For example, statutory payments such as sick pay or maternity pay are often thought of as employment law ‘rights’ but are actually dependent on whether there is a ‘secondary contributor’ (that is, someone that pays employers’ National Insurance). In cases where a worker is paid and taxed as self-employed, as those who work in the gig economy often are (whether or not they are a ‘worker’ for employment law purposes), there will not be a secondary contributor – and therefore no sick pay for them.

 

Anne Fairpo, Chair of LITRG, said: “The Taylor Review should not be seen as a comprehensive review of employment practices, because its terms of reference do not include tax. In our view you cannot understand one without the other.

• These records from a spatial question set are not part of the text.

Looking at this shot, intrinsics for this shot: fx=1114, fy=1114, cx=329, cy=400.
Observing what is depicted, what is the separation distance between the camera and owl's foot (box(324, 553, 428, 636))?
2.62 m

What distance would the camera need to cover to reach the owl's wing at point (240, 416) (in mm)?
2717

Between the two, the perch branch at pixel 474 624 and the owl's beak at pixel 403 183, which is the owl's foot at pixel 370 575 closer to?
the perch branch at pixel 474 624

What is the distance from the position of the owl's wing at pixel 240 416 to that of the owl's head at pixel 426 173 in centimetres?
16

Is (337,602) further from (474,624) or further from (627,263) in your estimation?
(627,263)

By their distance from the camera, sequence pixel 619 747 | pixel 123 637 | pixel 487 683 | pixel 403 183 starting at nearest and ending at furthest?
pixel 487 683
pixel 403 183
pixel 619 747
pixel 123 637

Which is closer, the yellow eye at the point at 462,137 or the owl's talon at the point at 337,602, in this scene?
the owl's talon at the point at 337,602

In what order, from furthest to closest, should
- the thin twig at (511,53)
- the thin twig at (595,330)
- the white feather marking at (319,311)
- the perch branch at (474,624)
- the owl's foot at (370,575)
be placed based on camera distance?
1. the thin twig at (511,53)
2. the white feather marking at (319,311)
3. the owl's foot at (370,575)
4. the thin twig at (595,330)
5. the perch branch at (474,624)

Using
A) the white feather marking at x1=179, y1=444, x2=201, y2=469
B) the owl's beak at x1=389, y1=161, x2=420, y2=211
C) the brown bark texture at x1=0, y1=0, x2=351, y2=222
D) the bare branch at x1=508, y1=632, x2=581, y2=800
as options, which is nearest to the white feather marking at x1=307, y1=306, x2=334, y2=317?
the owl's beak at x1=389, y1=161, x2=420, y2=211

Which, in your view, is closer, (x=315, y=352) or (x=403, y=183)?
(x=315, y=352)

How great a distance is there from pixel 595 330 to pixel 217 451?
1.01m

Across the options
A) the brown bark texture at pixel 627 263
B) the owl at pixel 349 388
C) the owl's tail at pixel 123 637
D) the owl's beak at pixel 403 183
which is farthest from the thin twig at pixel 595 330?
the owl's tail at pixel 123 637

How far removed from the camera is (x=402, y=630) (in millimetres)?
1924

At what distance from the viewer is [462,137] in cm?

We think that a comprehensive review of tax and related issues and non-standard work should be carried out as a matter of urgency and hope that such a recommendation is made by Matthew Taylor and his panel.

 

“Exploitation of workers often manifests itself in problems with their tax and National Insurance contributions (NICs) such as employers not paying over withheld amounts of Pay As You Earn (PAYE) to HMRC. Even where there is no legal wrongdoing as such, minimising tax or trying to avoid HMRC administration is often a factor in terms of employers offering non-standard forms of work, for example, zero-hours contracts or temporary positions over full-time, permanent, direct employment.

 

“Not only can this type of work make workers’ lives insecure and unfulfilling but there is a huge knock-on effect on public finances, with much of the welfare system funded from general taxation – surely a longer term consideration when thinking about a worker’s security.”

 

LITRG is also concerned about a lack of synergy in that there are just ‘employed’ and ‘self-employed’ categories in taxation but three categories in employment law: ‘self-employed’, ‘worker’ and ‘employed’. It says the complexity and inconsistency of these status tests are a huge cause for concern when thinking about low income workers and one of the reasons confused workers miss out on their rights.